» **Exercise description**
Leave the pictures behind and repeat all the entries exactly.

» **Scraped caption text data**
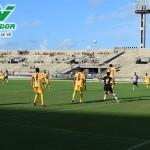 Botafogo 3x0 Paraiba (20)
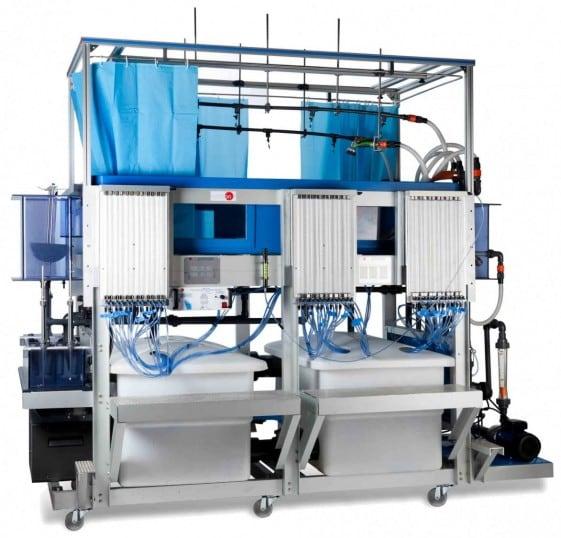 HYDROLOGIC SYSTEMS, RAIN SIMULATOR AND IRRIGATION SYSTEMS UNIT (2X1 M) - ESH(2x1m)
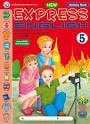 แผนการสอนภาษาอังกฤษ ป.1 – 6 พว. Express | บ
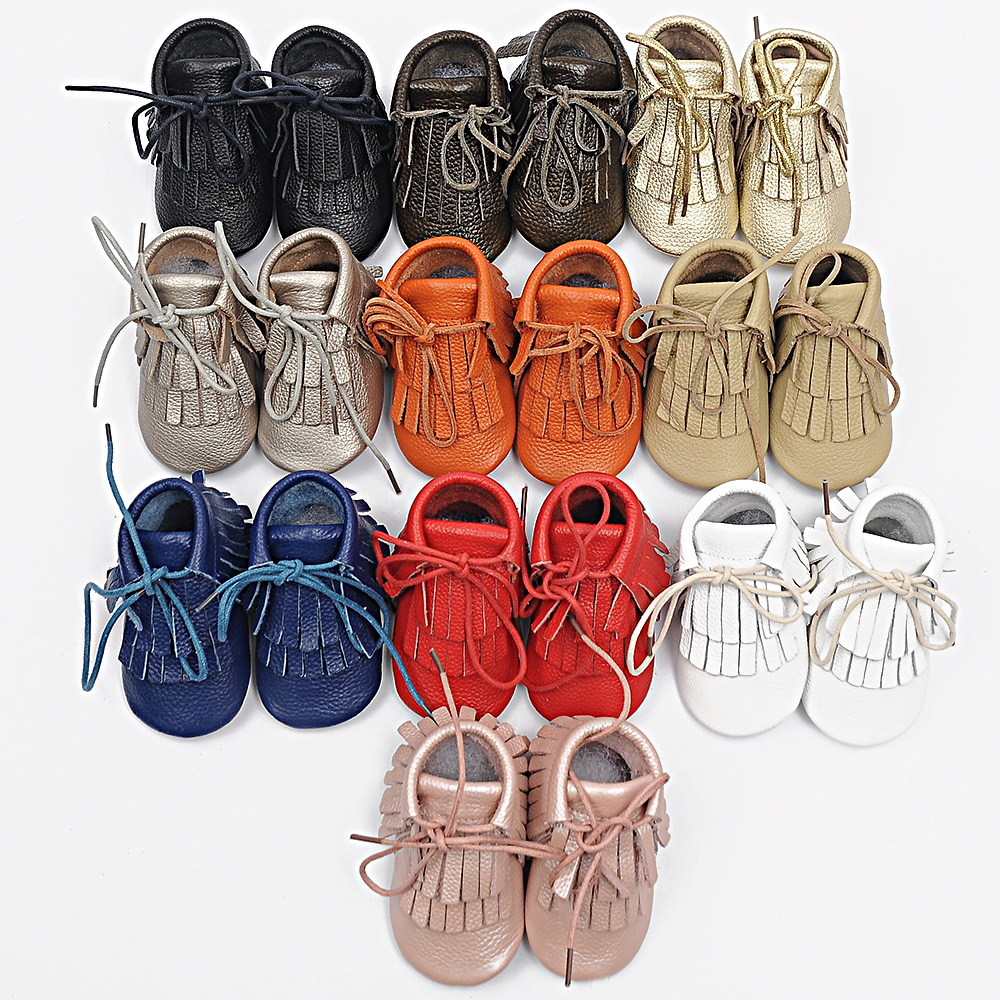 Handmade Genuine Leather Fringe Baby boots First Walkers lace-up baby moccasins gils boy Shoes 11.5-14.5CM Free shipping(China (Mainland))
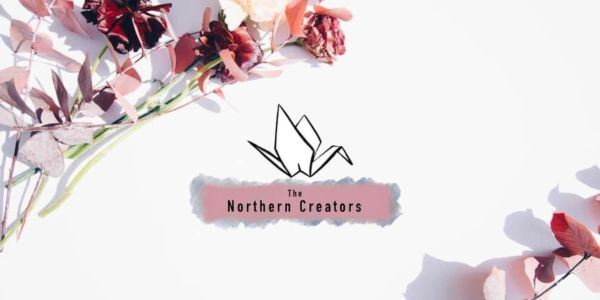 the northern creators, wedding suppiler group, north east, newcastle, tyneside, wedding, wedding bar
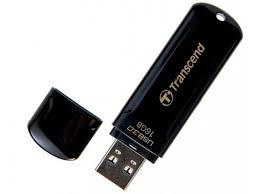 flashdisk_trandscend_etFlash700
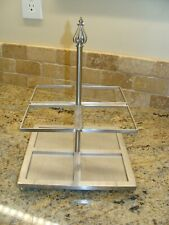 Astoria Flatware Caddy FRAME ONLY Southern Living at Home Willow House 40710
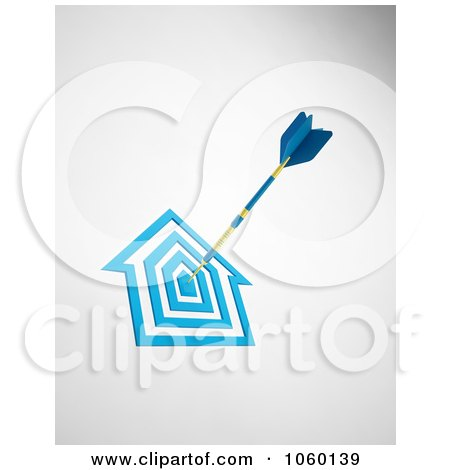 Royalty-Free CGI Clip Art Illustration of a 3d Dart In A House Target by Mopic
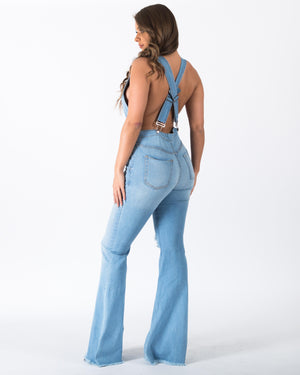 """Ole Venus In Blue Jeans"" Distressed Light Wash Denim Bell Flare Bottom Jumpsuit"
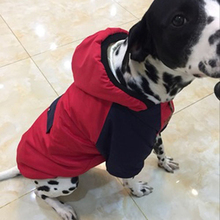 Купить с кэшбэком OnnPnnQ Warm Winter Dog Clothes Jacket Rainproof And Coldproof Cotton Clothing Pet Dog Hoodie Coat For Satsuma Large Dog Outfit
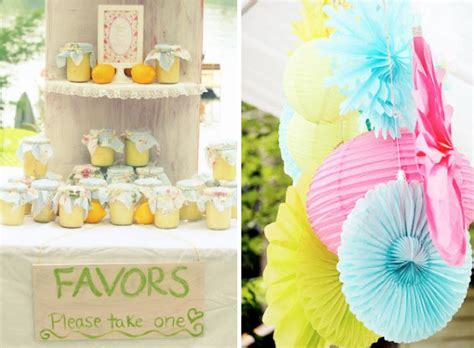shabby chic wedding shower ideas kara s ideas shabby chic bridal shower kara s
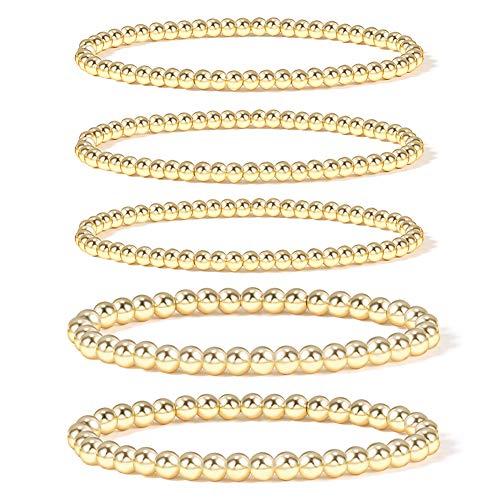Gold Bead Bracelet for Women,14K Gold Plated Bead Ball Bracelet Stretchable Elastic Bracelet (Style-1)…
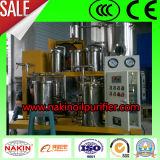 Épurateur d'huile de cuisine de la perte (600 l/h), machine utilisée de purification de pétrole de biodiesel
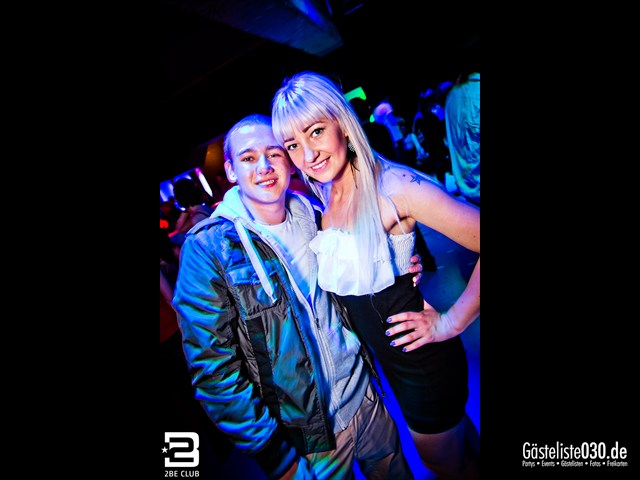 https://www.gaesteliste030.de/Partyfoto #88 2BE Club Berlin vom 05.05.2012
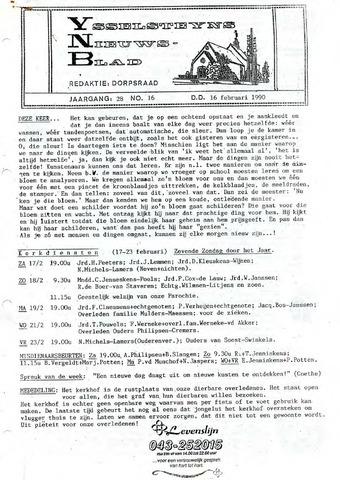 Ysselsteyns Nieuwsblad 1990-02-16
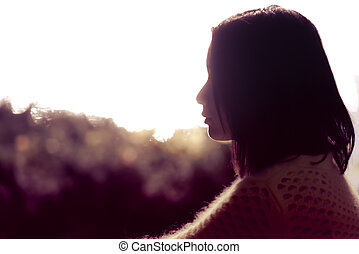 einsam, frau, silhouette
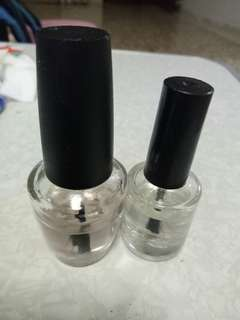 Base boat top coat cuticle oil (normal polish)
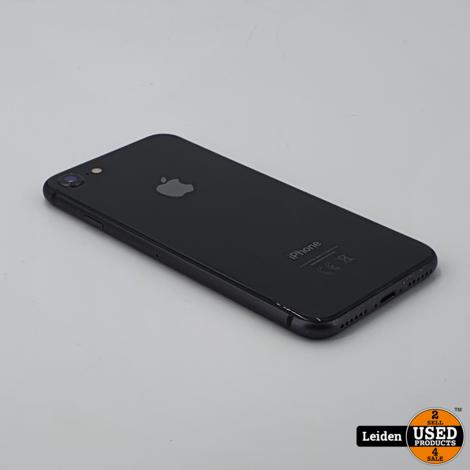 Apple iPhone 8 64GB - Space Gray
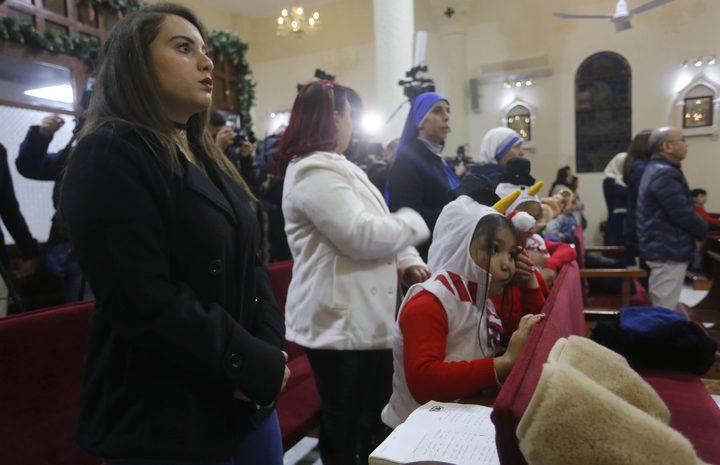 كنيسة الكاثوليك تلغي احتفالات العيد بسبب قرار ترامب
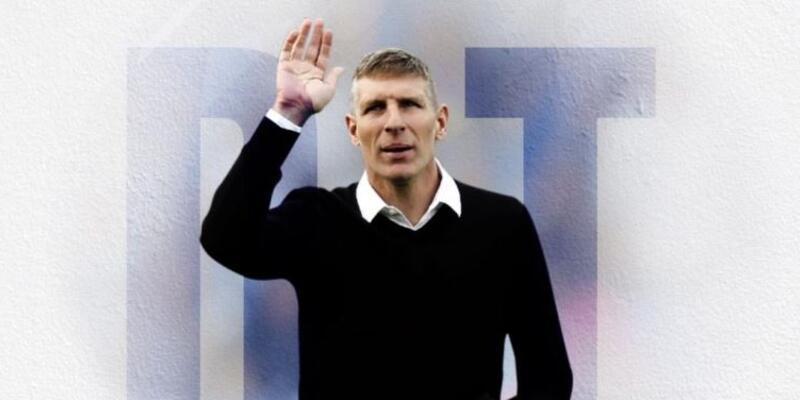 Martin Palermo, Pachuca'nın teknik direktörü oldu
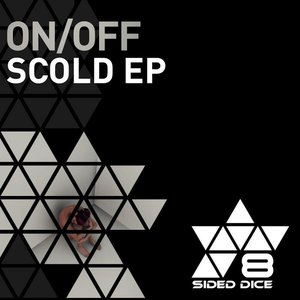 Image for 'SCOLD EP'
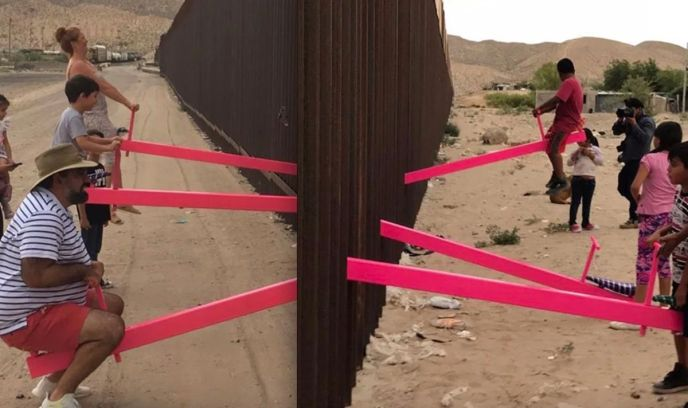Mexico border wall seesaw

» **Answer section**
 Botafogo 3x0 Paraiba (20)
 HYDROLOGIC SYSTEMS, RAIN SIMULATOR AND IRRIGATION SYSTEMS UNIT (2X1 M) - ESH(2x1m)
 แผนการสอนภาษาอังกฤษ ป.1 – 6 พว. Express | บ
 Handmade Genuine Leather Fringe Baby boots First Walkers lace-up baby moccasins gils boy Shoes 11.5-14.5CM Free shipping(China (Mainland))
 the northern creators, wedding suppiler group, north east, newcastle, tyneside, wedding, wedding bar
 flashdisk_trandscend_etFlash700
 Astoria Flatware Caddy FRAME ONLY Southern Living at Home Willow House 40710
 Royalty-Free CGI Clip Art Illustration of a 3d Dart In A House Target by Mopic
 """Ole Venus In Blue Jeans"" Distressed Light Wash Denim Bell Flare Bottom Jumpsuit"
 Купить с кэшбэком OnnPnnQ Warm Winter Dog Clothes Jacket Rainproof And Coldproof Cotton Clothing Pet Dog Hoodie Coat For Satsuma Large Dog Outfit
shabby chic wedding shower ideas kara s ideas shabby chic bridal shower kara s
Gold Bead Bracelet for Women,14K Gold Plated Bead Ball Bracelet Stretchable Elastic Bracelet (Style-1)…
 Épurateur d'huile de cuisine de la perte (600 l/h), machine utilisée de purification de pétrole de biodiesel
 https://www.gaesteliste030.de/Partyfoto #88 2BE Club Berlin vom 05.05.2012
 Ysselsteyns Nieuwsblad 1990-02-16
 einsam, frau, silhouette
 Base boat top coat cuticle oil (normal polish)
 Apple iPhone 8 64GB - Space Gray
 كنيسة الكاثوليك تلغي احتفالات العيد بسبب قرار ترامب
 Martin Palermo, Pachuca'nın teknik direktörü oldu
 Image for 'SCOLD EP'
Mexico border wall seesaw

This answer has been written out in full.